→ Aim
Copy out all of the material, matching it word for word.
## BEGIN
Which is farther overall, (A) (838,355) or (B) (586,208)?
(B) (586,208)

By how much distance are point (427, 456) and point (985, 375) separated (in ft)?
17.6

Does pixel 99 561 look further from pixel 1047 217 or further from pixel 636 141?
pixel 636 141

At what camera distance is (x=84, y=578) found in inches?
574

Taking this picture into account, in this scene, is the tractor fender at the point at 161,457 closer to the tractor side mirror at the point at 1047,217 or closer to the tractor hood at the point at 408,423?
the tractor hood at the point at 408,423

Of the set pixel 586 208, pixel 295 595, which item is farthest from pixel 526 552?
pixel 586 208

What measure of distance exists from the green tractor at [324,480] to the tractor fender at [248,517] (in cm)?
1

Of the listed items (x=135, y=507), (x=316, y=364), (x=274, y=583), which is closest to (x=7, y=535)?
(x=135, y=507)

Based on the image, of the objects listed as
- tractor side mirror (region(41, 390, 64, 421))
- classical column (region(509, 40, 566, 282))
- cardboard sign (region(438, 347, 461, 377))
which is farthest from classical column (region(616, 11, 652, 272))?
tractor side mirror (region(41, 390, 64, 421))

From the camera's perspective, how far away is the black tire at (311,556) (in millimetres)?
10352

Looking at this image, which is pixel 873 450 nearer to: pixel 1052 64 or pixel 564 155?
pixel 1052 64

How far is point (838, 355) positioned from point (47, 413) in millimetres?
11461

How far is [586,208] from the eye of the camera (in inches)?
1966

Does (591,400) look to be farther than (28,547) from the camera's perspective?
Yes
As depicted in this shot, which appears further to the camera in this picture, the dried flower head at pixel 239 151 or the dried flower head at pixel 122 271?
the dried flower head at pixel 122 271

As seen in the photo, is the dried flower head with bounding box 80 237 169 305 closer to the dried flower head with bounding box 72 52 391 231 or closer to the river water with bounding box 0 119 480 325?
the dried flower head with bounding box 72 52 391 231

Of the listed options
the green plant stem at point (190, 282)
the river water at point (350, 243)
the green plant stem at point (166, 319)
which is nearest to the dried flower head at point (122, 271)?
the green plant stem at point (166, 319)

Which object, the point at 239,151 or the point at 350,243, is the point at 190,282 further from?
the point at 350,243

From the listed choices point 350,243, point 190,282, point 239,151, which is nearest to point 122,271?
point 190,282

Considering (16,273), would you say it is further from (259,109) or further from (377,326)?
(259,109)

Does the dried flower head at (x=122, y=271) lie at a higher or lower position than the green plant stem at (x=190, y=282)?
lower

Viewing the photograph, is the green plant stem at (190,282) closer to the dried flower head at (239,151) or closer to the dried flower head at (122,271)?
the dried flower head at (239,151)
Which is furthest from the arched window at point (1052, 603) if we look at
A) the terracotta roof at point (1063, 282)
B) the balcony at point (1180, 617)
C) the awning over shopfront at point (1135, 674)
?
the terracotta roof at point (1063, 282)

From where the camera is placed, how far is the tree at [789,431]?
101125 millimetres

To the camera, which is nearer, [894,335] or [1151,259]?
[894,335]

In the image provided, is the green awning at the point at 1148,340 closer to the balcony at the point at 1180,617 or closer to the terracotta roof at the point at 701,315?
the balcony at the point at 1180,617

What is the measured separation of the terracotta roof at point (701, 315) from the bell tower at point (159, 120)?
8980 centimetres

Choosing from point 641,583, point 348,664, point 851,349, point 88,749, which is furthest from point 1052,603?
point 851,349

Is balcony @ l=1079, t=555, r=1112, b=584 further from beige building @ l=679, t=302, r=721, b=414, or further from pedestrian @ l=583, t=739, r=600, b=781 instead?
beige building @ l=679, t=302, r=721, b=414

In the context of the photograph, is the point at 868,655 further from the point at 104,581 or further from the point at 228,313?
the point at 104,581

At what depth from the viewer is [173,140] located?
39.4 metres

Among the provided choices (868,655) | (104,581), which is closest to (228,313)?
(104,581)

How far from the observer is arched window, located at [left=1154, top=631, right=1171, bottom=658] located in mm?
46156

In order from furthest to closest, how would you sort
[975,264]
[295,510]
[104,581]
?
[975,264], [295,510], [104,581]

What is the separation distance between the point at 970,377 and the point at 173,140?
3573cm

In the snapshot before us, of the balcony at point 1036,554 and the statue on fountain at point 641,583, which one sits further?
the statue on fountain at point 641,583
## END
→ Solved problem
Which is farther overall, (A) (838,355) or (B) (586,208)?
(B) (586,208)

By how much distance are point (427, 456) and point (985, 375) separated (in ft)?
17.6

Does pixel 99 561 look further from pixel 1047 217 or further from pixel 636 141?
pixel 636 141

At what camera distance is (x=84, y=578) found in inches?
574

Taking this picture into account, in this scene, is the tractor fender at the point at 161,457 closer to the tractor side mirror at the point at 1047,217 or closer to the tractor hood at the point at 408,423?
the tractor hood at the point at 408,423

Of the set pixel 586 208, pixel 295 595, which item is farthest from pixel 526 552?
pixel 586 208

What measure of distance exists from the green tractor at [324,480] to the tractor fender at [248,517] (in cm)?
1

Of the listed items (x=135, y=507), (x=316, y=364), (x=274, y=583), which is closest to (x=7, y=535)?
(x=135, y=507)

Based on the image, of the objects listed as
- tractor side mirror (region(41, 390, 64, 421))
- classical column (region(509, 40, 566, 282))
- cardboard sign (region(438, 347, 461, 377))
which is farthest from classical column (region(616, 11, 652, 272))?
tractor side mirror (region(41, 390, 64, 421))

From the camera's perspective, how far away is the black tire at (311,556) (in millimetres)?
10352

Looking at this image, which is pixel 873 450 nearer to: pixel 1052 64 or pixel 564 155?
pixel 1052 64

How far is point (838, 355) positioned from point (47, 413) in millimetres?
11461

How far is [586,208] from the eye of the camera (in inches)?
1966

Does (591,400) look to be farther than (28,547) from the camera's perspective?
Yes
As depicted in this shot, which appears further to the camera in this picture, the dried flower head at pixel 239 151 or the dried flower head at pixel 122 271?
the dried flower head at pixel 122 271

As seen in the photo, is the dried flower head with bounding box 80 237 169 305 closer to the dried flower head with bounding box 72 52 391 231 or closer to the river water with bounding box 0 119 480 325?
the dried flower head with bounding box 72 52 391 231

Of the listed options
the green plant stem at point (190, 282)
the river water at point (350, 243)
the green plant stem at point (166, 319)
which is nearest to the dried flower head at point (122, 271)?
the green plant stem at point (166, 319)

Which object, the point at 239,151 or the point at 350,243, is the point at 190,282 further from?
the point at 350,243

From the listed choices point 350,243, point 190,282, point 239,151, which is nearest to point 122,271?
point 190,282

Considering (16,273), would you say it is further from (259,109) or further from (377,326)?
(259,109)

Does the dried flower head at (x=122, y=271) lie at a higher or lower position than the green plant stem at (x=190, y=282)?
lower

Viewing the photograph, is the green plant stem at (190,282) closer to the dried flower head at (239,151) or closer to the dried flower head at (122,271)?
the dried flower head at (239,151)
Which is furthest from the arched window at point (1052, 603) if we look at
A) the terracotta roof at point (1063, 282)
B) the balcony at point (1180, 617)
C) the awning over shopfront at point (1135, 674)
?
the terracotta roof at point (1063, 282)

From where the camera is placed, how far is the tree at [789,431]?
101125 millimetres

To the camera, which is nearer, [894,335] or [1151,259]?
[894,335]

In the image provided, is the green awning at the point at 1148,340 closer to the balcony at the point at 1180,617 or closer to the terracotta roof at the point at 701,315?
the balcony at the point at 1180,617

What is the measured separation of the terracotta roof at point (701, 315) from the bell tower at point (159, 120)?
8980 centimetres

Choosing from point 641,583, point 348,664, point 851,349, point 88,749, which is furthest from point 1052,603?
point 851,349

Is balcony @ l=1079, t=555, r=1112, b=584 further from beige building @ l=679, t=302, r=721, b=414, or further from pedestrian @ l=583, t=739, r=600, b=781 instead?
beige building @ l=679, t=302, r=721, b=414

In the context of the photograph, is the point at 868,655 further from the point at 104,581 or further from the point at 228,313?
the point at 104,581

At what depth from the viewer is [173,140] located?
39.4 metres

Among the provided choices (868,655) | (104,581), which is closest to (228,313)?
(104,581)

How far from the observer is arched window, located at [left=1154, top=631, right=1171, bottom=658] located in mm?
46156

In order from furthest to closest, how would you sort
[975,264]
[295,510]
[104,581]
?
[975,264], [295,510], [104,581]

What is the separation distance between the point at 970,377 and the point at 173,140?
3573cm

In the snapshot before us, of the balcony at point 1036,554 and the statue on fountain at point 641,583, which one sits further?
the statue on fountain at point 641,583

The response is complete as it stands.